On March 23, 2021, Niagara Region, alongside agencies from Niagara’s Homelessness Servicing System, took part in the third annual Niagara Counts homelessness Point-in-Time (PiT) Count. The PiT Count provides a snapshot of homelessness at a single point in time and is a provincial and federal requirement that supports Built For Zero Canada (BFZ-C) objectives and A Home For All: Niagara’s 10-Year Housing and Homelessness Action Plan (HHAP).

Due to the COVID-19 pandemic, the PiT Count was modified by using community agency staff rather than volunteers and implemented enhanced COVID-19 safety measures, with nearly 70 agency staff supporting the event. Staff from the Fort Erie Native Friendship Centre and Niagara Regional Native Centre joined agency staff to support the count. Without the support of all agency staff and partners, this event would not have been possible so we would like to thank everyone for participating.

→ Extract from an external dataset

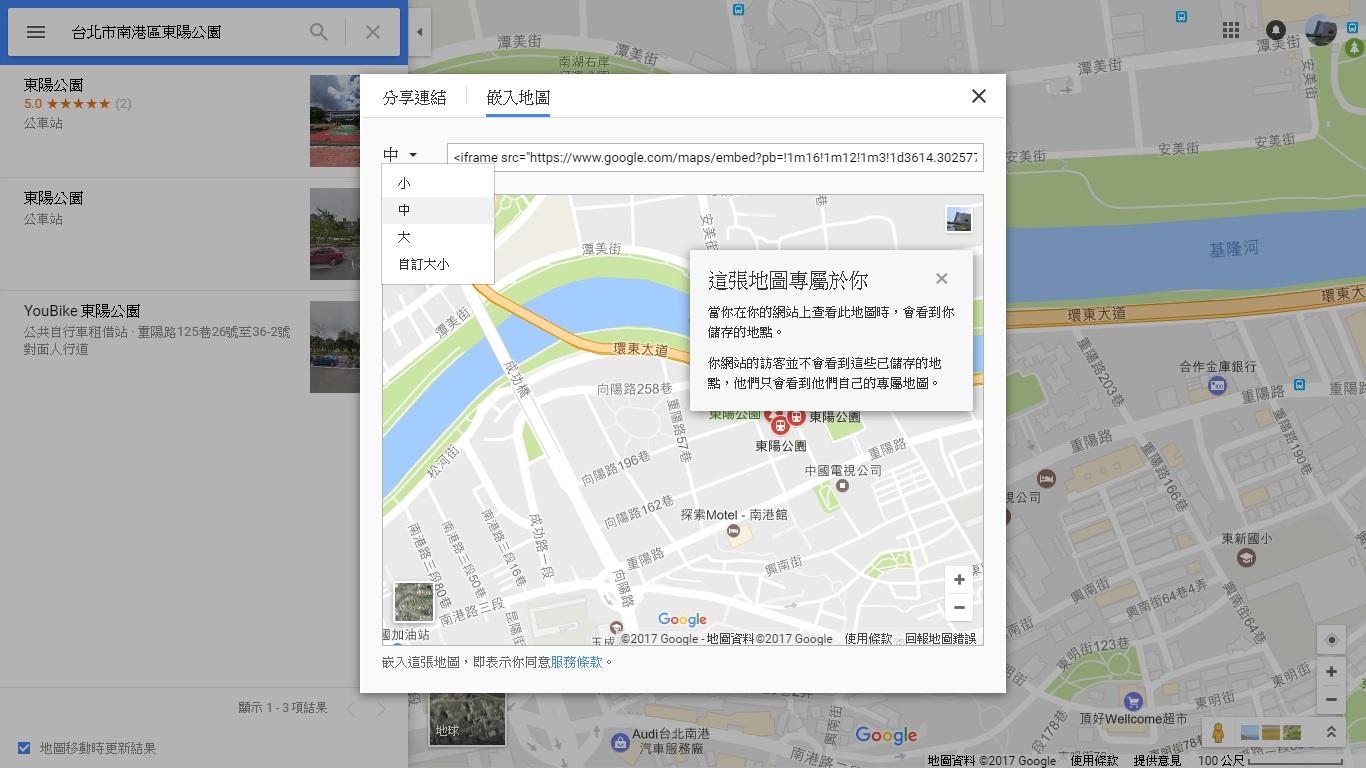 網頁中加入Google Maps新版地圖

The results of the PiT Count were presented to the Public Health and Social Services Committee on June 15, 2021.

Pit Count key highlights
  • On March 23, 2021, at least 665 people were experiencing homelessness in Niagara compared to 625 in 2018. A total of 439 surveys were completed in the 2021 count. Of those 665 people, 121 were children aged 0-15 years, 76 were youth aged 16-24.
  • 79 per cent of respondents considered Niagara to be their home community
  • There has been a decrease in youth aged 16-24 experiencing homelessness, compared to 2018 (21.1 per cent), thanks to shelter diversion programs in Niagara
  • More respondents were staying in unsheltered locations or responded “I don’t know” when asked where they were staying overnight in the 2021 count vs. 2018 (47 vs. 20)
  • Nearly 1 in 4 (22.6 per cent) of respondents identified as Indigenous or having Indigenous ancestry. This continues to remain vastly disproportionate to the 2.8% of Niagara’s overall population with Indigenous identity. People with Indigenous identity and/or ancestry are dramatically overrepresented in the homeless population across the country.
  • In 2021, 66.3 per cent of respondents had a high school education or greater, compared to 61.5 per cent in 2018
  • In 2021, 24 per cent had experienced homelessness for the first time before 18 years of age compared to 36 per cent in 2018
  • Over the past year, 42 per cent of respondents had been homeless six or more months
  • The top five reasons given for most recent housing loss included:

  1. Financial hardship – 22.8 per cent
  2. Conflict with spouse/partner – 13.7 per cent
  3. Landlord/tenant conflict – 12.8 per cent
  4. Addiction or substance use – 11.6 per cent
  5. Unsafe housing conditions – 10.3 per cent

  • ​High rent costs and low income are the biggest challenges that a large majority of respondents continue to face in 2021
  • More than 60 per cent (compared to 53.9 percent in 2018) of respondents self-identified as having a mental health issue and 40.5 per cent (compared to 34.3 per cent in 2018) of respondents self-identified as having a substance use issue. While having a mental health or substance use issue doesn’t equate to experiencing or being at risk of experiencing homelessness, people experiencing homelessness are disproportionately affected by mental health and addictions issues. Often, the stress of being homeless may exacerbate a previous mental illness or substance use issue, and/or the difficulties of being homeless may encourage anxiety or depressive disorders.

Next steps

Niagara Region will continue to work with our Indigenous partners at the Fort Erie Native Friendship Centre and Niagara Regional Native Centre to host Indigenous magnet events later in the fall, pending provincial COVID-19 guidelines. These events offer additional insights to the experiences of homeless individuals who identify as Indigenous or having Indigenous ancestry and ensure they have the appropriate supports needed. Additionally, the information gathered from the 2021 PiT Count will be leveraged as we work with the community to determine priority groups for coordinated access. This data will also help us determine areas where more information is needed and allow the Region to incorporate that into our Homelessness Data Strategy, currently in development. The final report, including the outcomes of the Indigenous magnet event, is planned to be released late fall 2021. Visit our website for more information about Niagara Counts.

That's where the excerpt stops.